Zoe Whittall was born 41 years ago today. Here’s a poem from my favourite of her collections, The Emily Valentine Poems…
Her Eyelashes Were Long Perfect Wings
Carrying the Weight of Her Eyes
by
Zoe Whittall
1. I read a poem about tranquilizers and love. I conjure my old roommate, Jane, whom I loved for 38 days. She had a mouth like a test tube.
She used to carry around enough pills to kill herself, incase the mood struck her en route. But everyone went to her for advice.

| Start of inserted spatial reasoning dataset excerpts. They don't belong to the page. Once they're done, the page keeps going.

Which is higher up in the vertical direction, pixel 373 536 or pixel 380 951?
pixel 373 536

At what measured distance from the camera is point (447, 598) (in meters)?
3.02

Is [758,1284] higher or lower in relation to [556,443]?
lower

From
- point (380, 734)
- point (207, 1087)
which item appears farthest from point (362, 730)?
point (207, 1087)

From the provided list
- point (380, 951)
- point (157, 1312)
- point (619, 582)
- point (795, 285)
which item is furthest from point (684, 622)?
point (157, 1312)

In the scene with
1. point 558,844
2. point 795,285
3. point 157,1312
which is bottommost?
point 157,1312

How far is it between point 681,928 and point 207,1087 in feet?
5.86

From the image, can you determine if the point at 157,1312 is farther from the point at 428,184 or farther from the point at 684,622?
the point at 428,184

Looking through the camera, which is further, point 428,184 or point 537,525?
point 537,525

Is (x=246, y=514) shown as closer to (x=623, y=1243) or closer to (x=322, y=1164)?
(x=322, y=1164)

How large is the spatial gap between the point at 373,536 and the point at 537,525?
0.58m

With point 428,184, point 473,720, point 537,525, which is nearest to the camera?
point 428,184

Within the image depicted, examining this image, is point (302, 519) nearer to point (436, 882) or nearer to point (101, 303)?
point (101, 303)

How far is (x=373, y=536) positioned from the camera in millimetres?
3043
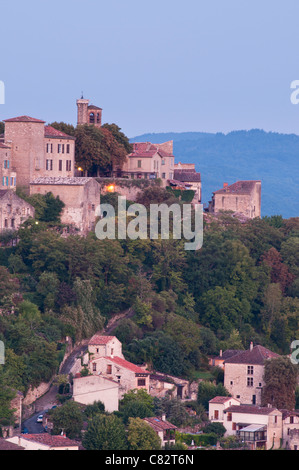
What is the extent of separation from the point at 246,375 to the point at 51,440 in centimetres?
1310

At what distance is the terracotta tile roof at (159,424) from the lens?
5481 centimetres

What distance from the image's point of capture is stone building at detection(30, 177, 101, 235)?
70.6m

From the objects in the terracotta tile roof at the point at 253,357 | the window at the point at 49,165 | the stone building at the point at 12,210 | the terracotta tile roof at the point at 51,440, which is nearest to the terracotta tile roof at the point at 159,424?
the terracotta tile roof at the point at 51,440

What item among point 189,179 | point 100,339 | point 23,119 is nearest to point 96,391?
point 100,339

She told me the solution to my anxiety was to have a little more wine with dinner.
2. I would steal her copy of Diagnosis and Statistical Manual of Mental Disorders IV and read it under the covers; waking early to put it back on the shelf between the bible and the Pat Califia.
3. In the loft’s bathroom with walls that don’t meet the ceiling, I would splash cold water on my pallid face and look into the round mirror
a sublingual daydream.
4. The two stages of grief are
1) sadness
2) drinking
5. She looked across the table at me once and said, “If you keep staring at me like that, I’m going to come.” I realized that after her hot, low voice, Jane’s next attractive quality was her sociopathic potential. How often are you able to get that close to the apple? I left Jane’s apartment quickly with my belongings in orange milk crates. Her eyes were pinhole perfect watching me. She was dangerous like a slow grind on a last-call dance floor. Swivelled hips in circle eights.